Grundsätzlich gilt: Je kompakter Dein Auszugsmaterial ist, desto länger ist die Auszugsdauer. Ein reine Harztinktur wie die des Weihrauchs muss ein halbes Jahr stehen, wenn der Alkohol den ganzen Wirkstoffkomplex aufnehmen soll. Zarte Blüten wie die des Klatschmohn oder der Wegmalvenblüte übergeben einen Großteil ihrer Wirkstoffe hingegen bereits innerhalb der ersten Stunden. Diesen Prozess kann man gut beobachten an der Farbgebung.
Mehrfach sättigen
Mehrfach gesättigt werden Tinkturen die medizinisch wirksam eingesetzte werden sollen oder als naturkosmetische Wirkstoffgrundlage. Diese können entsprechend sparsam dosiert werden, was den Einsatz von Alkohol minimiert. Dazu wird die erste Tinktur gefiltert und ein zweites Mal mit dem gleichen Pflanzenmaterial befüllt, um dieses in gleicher Vorgehensweise auszuziehen. Dieser Vorgang kann wiederholt werden, bis die Tinktur „satt“ ist, also nichts mehr aufnehmen kann. Bei manchen Pflanzen reicht das einmal, bei anderen wiederholen wir das bis 10x. Letzteres auch, um Duftstoffe aus den ätherischen Ölen zu Fixieren wie z.B. bei Vanilleschoten.
Filtration
Als Richtwert: Frühestens nach 6 – 8 Wochen ist eine Tinktur aus Blüte und Blättern bzw. Wurzeln gebrauchsfertig & Du kannst diese abfiltern.

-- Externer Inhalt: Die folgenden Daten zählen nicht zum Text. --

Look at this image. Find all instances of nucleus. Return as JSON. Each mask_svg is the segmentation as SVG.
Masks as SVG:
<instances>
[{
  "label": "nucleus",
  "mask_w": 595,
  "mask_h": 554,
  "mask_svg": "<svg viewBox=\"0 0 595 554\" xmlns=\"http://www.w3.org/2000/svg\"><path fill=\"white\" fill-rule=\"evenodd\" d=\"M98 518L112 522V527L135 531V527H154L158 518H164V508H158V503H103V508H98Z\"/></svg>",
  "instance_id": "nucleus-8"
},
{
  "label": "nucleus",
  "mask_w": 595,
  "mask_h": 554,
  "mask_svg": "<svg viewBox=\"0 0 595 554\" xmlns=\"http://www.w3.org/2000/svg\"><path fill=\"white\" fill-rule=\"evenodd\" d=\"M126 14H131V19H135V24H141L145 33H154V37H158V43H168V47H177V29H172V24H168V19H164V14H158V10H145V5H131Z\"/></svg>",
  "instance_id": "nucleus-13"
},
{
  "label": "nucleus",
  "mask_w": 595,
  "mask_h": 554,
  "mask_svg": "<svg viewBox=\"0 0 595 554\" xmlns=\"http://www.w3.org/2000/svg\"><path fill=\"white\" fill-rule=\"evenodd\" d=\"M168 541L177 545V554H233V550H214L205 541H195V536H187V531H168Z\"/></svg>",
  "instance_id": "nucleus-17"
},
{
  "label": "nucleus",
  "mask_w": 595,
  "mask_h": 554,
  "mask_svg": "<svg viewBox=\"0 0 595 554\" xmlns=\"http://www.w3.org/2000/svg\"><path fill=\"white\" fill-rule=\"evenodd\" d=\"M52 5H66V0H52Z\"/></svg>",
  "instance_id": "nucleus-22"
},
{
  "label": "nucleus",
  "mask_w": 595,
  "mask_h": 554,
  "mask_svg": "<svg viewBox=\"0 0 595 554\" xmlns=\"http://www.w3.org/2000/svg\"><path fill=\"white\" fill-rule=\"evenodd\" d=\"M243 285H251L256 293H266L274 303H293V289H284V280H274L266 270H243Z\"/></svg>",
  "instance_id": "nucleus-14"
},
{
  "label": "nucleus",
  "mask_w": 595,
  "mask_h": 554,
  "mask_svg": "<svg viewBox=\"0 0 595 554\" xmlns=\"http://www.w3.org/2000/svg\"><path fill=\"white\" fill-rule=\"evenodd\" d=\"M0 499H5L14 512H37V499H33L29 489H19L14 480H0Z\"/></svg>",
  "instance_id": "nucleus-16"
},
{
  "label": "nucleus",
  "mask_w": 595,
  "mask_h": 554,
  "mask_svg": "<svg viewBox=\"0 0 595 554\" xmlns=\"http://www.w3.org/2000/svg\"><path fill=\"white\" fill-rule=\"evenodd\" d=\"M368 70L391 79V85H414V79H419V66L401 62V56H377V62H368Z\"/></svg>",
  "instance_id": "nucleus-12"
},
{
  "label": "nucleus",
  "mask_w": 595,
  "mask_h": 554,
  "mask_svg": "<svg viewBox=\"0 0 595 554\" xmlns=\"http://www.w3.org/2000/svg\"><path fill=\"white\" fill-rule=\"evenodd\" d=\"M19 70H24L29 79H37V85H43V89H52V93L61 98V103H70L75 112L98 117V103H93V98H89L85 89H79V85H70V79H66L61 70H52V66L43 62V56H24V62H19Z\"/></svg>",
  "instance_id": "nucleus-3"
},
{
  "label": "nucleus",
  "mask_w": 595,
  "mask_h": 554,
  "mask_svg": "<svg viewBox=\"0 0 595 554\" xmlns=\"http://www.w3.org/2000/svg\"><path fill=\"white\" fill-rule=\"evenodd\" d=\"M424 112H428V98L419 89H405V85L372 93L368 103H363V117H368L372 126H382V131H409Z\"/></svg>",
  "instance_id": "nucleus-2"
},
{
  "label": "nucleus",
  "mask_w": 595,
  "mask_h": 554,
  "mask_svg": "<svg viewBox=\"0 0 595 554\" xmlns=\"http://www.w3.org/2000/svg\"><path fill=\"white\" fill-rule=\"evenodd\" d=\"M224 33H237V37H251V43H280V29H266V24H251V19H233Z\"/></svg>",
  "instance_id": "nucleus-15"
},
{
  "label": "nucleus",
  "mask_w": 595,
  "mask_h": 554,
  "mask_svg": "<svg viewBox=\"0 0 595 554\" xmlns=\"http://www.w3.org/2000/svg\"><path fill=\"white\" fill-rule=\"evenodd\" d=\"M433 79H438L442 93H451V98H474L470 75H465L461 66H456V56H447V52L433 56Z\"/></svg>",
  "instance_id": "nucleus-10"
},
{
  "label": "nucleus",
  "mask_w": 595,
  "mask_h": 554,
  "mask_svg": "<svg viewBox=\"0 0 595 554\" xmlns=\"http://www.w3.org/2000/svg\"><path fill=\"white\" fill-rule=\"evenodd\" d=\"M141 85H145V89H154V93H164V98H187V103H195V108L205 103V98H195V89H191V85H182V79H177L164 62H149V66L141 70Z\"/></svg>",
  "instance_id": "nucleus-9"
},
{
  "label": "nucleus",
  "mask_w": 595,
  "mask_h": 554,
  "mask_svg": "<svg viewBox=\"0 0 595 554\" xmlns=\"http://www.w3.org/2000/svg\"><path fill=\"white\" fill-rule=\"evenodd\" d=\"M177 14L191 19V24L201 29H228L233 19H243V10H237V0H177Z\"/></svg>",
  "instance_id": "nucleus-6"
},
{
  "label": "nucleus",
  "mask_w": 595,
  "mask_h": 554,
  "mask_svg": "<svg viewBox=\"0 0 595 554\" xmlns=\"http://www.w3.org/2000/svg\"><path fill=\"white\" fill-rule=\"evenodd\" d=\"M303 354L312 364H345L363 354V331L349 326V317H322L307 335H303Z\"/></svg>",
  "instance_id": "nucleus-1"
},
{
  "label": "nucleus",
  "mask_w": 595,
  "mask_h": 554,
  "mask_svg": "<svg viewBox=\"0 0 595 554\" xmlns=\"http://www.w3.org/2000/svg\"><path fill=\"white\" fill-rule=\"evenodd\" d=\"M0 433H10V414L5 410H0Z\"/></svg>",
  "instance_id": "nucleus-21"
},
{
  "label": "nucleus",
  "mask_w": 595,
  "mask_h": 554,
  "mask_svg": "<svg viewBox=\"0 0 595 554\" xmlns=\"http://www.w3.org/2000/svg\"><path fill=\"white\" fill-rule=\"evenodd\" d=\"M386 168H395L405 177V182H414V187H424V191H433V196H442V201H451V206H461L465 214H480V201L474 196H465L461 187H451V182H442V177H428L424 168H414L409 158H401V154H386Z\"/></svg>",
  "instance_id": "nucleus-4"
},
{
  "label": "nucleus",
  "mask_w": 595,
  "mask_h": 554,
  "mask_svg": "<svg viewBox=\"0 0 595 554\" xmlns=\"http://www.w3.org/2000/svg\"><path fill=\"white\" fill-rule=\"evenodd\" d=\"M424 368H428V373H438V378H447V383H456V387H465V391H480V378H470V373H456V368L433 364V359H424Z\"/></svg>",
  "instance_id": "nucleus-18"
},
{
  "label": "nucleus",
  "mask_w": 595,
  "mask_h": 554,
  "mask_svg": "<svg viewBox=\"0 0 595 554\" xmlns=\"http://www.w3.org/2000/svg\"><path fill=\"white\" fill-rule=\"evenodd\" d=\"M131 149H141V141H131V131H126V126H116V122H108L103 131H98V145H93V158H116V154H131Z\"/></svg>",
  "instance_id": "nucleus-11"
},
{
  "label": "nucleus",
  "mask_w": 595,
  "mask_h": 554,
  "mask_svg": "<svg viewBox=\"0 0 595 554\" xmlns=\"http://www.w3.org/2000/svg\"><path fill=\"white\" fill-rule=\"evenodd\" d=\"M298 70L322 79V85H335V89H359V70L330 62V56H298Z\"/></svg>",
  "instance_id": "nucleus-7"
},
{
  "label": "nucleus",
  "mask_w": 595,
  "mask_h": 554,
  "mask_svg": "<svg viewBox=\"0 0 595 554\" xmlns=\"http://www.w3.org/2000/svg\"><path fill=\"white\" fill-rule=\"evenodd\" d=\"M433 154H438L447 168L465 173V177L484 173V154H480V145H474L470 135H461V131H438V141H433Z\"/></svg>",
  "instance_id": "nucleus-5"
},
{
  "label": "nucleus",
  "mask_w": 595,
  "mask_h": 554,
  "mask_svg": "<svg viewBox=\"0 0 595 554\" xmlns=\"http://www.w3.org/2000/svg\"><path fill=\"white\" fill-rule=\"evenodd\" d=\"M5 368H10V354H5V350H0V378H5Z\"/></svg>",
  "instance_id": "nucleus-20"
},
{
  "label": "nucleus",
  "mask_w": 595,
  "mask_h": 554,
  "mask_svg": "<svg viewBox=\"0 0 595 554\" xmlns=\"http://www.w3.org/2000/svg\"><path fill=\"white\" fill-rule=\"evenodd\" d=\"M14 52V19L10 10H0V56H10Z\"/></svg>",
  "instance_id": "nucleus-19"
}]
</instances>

Solange das Kraut alkoholbedeckt ist, ist auch das Lagern samt Auszugsmaterial kein Problem. Damit nichts zu gammeln beginnt, muss der gesamte Pflanzenanteil immer im Alkohol liegen.
Sehr nützlich sind Trichter, in welche Du zu Beginn des Filtrationsvorgangs ein chlorfrei gebleichtes Zelltuch legst, um diesen dann auf Deiner Lagerflasche zu platzieren. Jetzt gibst Du den Ansatz in den vorbereiteten Filter und gibst dem Prozess soviel Zeit, wie es benötigt. Dann musst Du am Ende des Vorganges nur noch den verbliebenen Rest mit sauberen Händen oder einer Spätzlespresse aus Plastik auspressen.
Verdünnen
Vorwiegend die hochprozentigen Tinkturen werden rückverdünnt. Reine weingesittinktur bitte keinesfalls pur einnehmen oder auftragen. Dafür kann die alkoholische Tinktur in ein Glas heißes, nicht kochendes Wasser geben werden, damit der Alkohol rasch verdampft. Dann ein Weilchen mit einem Holzlöffel oder Schaschlik-Spieß umrühren. Arnikatinktur muss (!) stark verdünnt werden, auch zur äußeren Anwendung um Hautreizungen zu vermeiden.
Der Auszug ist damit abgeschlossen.